This foundation provides downloadable blueprints for efficiently-built school libraries
Source: Shutterstock

Picture this:

A school in rural China with 1,000 pupils, sharing just one library facility 45-square-metres in size.

Just one tiny library room for 1,000 students. Source: Alfons Morales/Unsplash

Now, compare that with your school library, your university library or even your local library. Is it anything like 45-square-metres in size?

From time to time, it’s good to take a moment like this to reflect on the educational resources you have around you.

Whether you have access to 1,000 books or 10 interactive whiteboards, you have a chance to enhance your expertise and increase your academic opportunities.

But this is the reality for many students around the world, whose educational resources stretch to a confined space with a handful of books and limited writing apparatus.

A game-changing design platform 

Noticing the need for renovated learning spaces and resourceful academic areas, the UK’s WikiHouse Foundation aims to place design solutions for constructing low-cost, low-energy, high-performance buildings into the hands of every citizen and business on earth.

Recently, the open-source architecture platform attracted a great deal of attention for the part it played in the construction of a new library at Er-tai primary school in Hebei, a northern Chinese province near Beijing.

The school’s surrounding community is greatly afflicted by poverty, but the new ‘Huaxia Star Library’ has granted students a central public space with a courtyard, a reading room with library shelves and plenty of windows to shed natural light upon their textbooks.

Initially, the funding was donated by HuaXia bank, but the downloadable blueprints for the library were supplied by WikiHouse.

By downloading low-budget simple structures that can be constructed quickly and safely, learning communities worldwide have the chance to be transformed!

Resources for the future

Instead of keeping these resources to themselves, WikiHouse has decided to grant public internet users the benefit of downloading and following the structure’s plan.

If you click on the library link, you can view the different types of structures and tools and can even transfer them to your personal files.

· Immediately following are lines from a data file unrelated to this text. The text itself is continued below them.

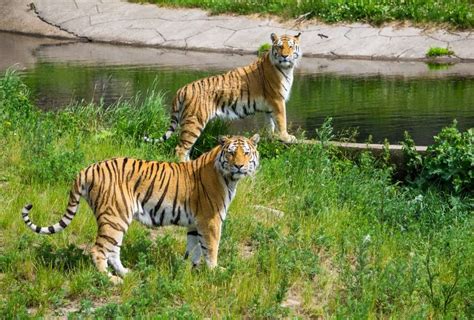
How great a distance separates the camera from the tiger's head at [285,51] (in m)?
9.46

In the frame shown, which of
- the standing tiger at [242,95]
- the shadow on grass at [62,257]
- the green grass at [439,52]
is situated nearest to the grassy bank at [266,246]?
the shadow on grass at [62,257]

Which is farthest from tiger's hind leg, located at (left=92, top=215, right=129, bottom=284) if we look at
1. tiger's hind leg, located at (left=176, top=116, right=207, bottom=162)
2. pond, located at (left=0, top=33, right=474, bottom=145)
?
pond, located at (left=0, top=33, right=474, bottom=145)

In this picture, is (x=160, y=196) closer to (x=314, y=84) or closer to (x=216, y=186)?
(x=216, y=186)

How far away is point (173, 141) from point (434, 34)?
10958 millimetres

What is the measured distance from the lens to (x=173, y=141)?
946 cm

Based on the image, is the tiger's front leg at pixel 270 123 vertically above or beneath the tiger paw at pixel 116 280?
beneath

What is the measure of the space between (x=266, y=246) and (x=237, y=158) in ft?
3.17

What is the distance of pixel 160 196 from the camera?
6.05 m

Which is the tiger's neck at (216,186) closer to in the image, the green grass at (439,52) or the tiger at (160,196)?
the tiger at (160,196)

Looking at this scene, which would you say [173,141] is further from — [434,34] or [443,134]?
[434,34]

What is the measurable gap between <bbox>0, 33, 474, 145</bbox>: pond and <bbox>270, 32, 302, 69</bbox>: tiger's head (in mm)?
1106

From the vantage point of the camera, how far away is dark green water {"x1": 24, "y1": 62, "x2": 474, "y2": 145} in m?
11.7

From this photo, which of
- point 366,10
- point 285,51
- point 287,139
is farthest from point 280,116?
point 366,10

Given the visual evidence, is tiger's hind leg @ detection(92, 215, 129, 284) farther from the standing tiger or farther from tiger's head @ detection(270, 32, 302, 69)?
tiger's head @ detection(270, 32, 302, 69)
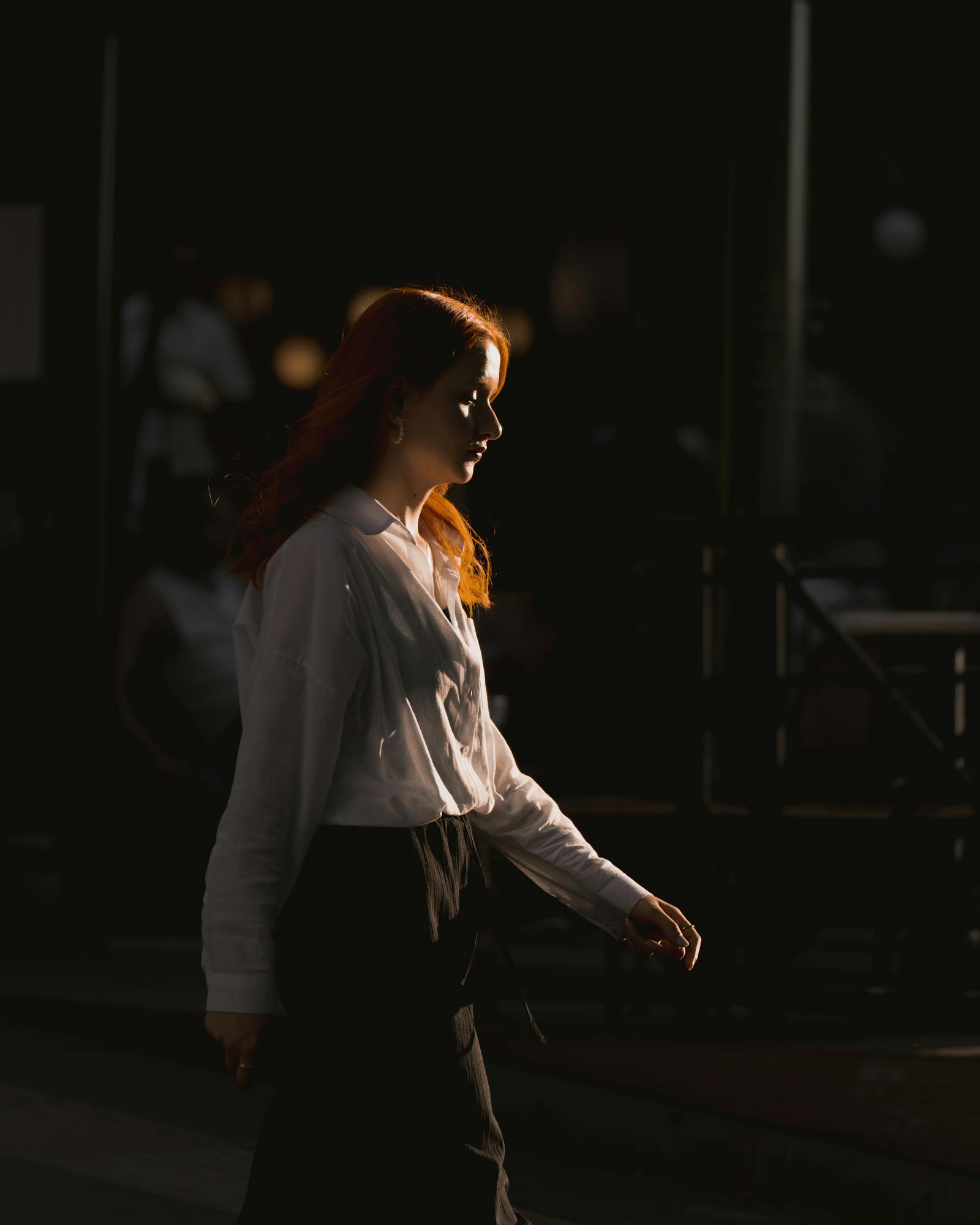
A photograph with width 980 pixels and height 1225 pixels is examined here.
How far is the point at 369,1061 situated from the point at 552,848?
18.6 inches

As an example, the MicroHouse design supplies starter files for architects, designers, engineers and others interested in getting to know the WikiHouse system.

From there, the building can be largely self-assembled with production costs of £37-45k.

So if a charitable architect or engineer wants to dedicate their services to a school that needs renovation or a rural institution in need of a library, they can find a donor to fund the project and plan it effectively, without extra costs of a construction company or design consultant.

By cutting out the middle man and the time it takes to plan a blueprint design, WikiHouse is starting an architectural revolution.